» **GOAL OF THE EXERCISE**:
The lines to find are those in the entries that hold the word "side"; copy every one of them.

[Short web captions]

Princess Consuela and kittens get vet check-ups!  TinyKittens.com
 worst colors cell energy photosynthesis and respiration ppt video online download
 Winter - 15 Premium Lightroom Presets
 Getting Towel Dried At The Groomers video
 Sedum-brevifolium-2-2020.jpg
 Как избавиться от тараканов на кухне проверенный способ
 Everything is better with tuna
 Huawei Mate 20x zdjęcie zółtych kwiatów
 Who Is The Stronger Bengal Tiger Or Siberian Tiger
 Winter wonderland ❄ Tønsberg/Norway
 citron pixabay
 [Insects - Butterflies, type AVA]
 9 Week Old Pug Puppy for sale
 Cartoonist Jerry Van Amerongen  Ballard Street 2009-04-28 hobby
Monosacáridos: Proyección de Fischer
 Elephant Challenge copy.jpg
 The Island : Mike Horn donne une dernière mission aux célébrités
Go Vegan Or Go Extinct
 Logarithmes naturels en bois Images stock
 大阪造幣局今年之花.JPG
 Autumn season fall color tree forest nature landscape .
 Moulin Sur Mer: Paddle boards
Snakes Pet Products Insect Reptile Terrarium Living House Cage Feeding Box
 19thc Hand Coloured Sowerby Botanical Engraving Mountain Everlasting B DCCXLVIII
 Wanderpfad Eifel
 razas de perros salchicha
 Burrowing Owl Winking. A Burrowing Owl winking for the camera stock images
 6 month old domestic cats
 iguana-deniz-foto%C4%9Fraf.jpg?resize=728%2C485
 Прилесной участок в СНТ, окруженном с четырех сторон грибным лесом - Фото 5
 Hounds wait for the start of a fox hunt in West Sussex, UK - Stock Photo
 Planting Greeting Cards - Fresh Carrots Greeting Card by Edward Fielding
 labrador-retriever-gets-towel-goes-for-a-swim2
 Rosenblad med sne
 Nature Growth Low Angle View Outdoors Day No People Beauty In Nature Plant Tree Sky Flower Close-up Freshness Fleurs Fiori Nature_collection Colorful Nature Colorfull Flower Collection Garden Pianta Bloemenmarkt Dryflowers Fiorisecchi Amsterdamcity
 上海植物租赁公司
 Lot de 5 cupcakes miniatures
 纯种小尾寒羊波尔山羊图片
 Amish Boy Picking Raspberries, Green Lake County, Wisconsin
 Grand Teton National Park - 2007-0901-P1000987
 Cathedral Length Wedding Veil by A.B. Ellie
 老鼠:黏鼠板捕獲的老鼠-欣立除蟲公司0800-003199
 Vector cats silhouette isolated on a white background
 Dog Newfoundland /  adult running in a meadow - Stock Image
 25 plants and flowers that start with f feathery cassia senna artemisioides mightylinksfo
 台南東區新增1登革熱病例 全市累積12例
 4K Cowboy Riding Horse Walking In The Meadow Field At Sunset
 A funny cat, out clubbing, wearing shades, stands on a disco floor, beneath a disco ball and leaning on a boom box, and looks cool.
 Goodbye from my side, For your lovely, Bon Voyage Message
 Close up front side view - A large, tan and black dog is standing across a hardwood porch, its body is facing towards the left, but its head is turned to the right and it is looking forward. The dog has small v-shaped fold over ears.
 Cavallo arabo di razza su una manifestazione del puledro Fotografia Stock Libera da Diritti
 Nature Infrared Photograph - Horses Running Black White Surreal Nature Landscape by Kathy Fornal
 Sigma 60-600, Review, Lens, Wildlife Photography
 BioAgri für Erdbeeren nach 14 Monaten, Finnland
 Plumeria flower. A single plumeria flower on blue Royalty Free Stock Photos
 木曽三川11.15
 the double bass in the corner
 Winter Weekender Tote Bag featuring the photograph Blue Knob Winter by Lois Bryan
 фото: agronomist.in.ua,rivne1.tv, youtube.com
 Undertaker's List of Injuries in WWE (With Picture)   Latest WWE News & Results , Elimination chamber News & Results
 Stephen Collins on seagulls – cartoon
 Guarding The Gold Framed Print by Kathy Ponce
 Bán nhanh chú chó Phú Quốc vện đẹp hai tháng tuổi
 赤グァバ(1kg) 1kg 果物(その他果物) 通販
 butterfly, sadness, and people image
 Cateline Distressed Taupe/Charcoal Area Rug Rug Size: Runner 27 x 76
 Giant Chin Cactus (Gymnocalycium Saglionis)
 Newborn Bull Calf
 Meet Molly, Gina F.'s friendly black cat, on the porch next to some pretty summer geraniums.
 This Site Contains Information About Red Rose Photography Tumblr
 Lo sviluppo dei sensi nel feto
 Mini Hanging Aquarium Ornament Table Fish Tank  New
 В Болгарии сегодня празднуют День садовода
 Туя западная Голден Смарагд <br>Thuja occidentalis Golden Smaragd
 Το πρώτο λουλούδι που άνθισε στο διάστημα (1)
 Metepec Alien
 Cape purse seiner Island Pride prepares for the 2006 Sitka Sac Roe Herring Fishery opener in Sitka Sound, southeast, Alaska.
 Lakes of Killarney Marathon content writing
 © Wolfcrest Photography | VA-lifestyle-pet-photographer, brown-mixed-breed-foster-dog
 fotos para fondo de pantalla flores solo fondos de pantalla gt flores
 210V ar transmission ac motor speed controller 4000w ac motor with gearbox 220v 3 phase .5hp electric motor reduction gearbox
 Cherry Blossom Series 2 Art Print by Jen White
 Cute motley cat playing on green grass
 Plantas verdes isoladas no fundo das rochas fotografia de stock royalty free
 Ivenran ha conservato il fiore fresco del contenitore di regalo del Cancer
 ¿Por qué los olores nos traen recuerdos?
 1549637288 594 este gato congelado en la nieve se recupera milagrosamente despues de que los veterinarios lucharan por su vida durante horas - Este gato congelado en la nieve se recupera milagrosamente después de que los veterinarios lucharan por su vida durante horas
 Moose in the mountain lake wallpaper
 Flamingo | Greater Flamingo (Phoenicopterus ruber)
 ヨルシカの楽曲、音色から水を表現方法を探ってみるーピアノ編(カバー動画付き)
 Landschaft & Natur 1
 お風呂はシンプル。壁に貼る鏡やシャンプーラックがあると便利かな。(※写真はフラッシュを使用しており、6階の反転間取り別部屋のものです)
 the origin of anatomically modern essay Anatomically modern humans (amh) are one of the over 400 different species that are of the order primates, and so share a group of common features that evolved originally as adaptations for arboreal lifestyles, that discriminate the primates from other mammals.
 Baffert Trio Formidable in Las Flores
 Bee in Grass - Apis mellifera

» **YOUR RESPONSE**:
 Goodbye from my side, For your lovely, Bon Voyage Message
 Close up front side view - A large, tan and black dog is standing across a hardwood porch, its body is facing towards the left, but its head is turned to the right and it is looking forward. The dog has small v-shaped fold over ears.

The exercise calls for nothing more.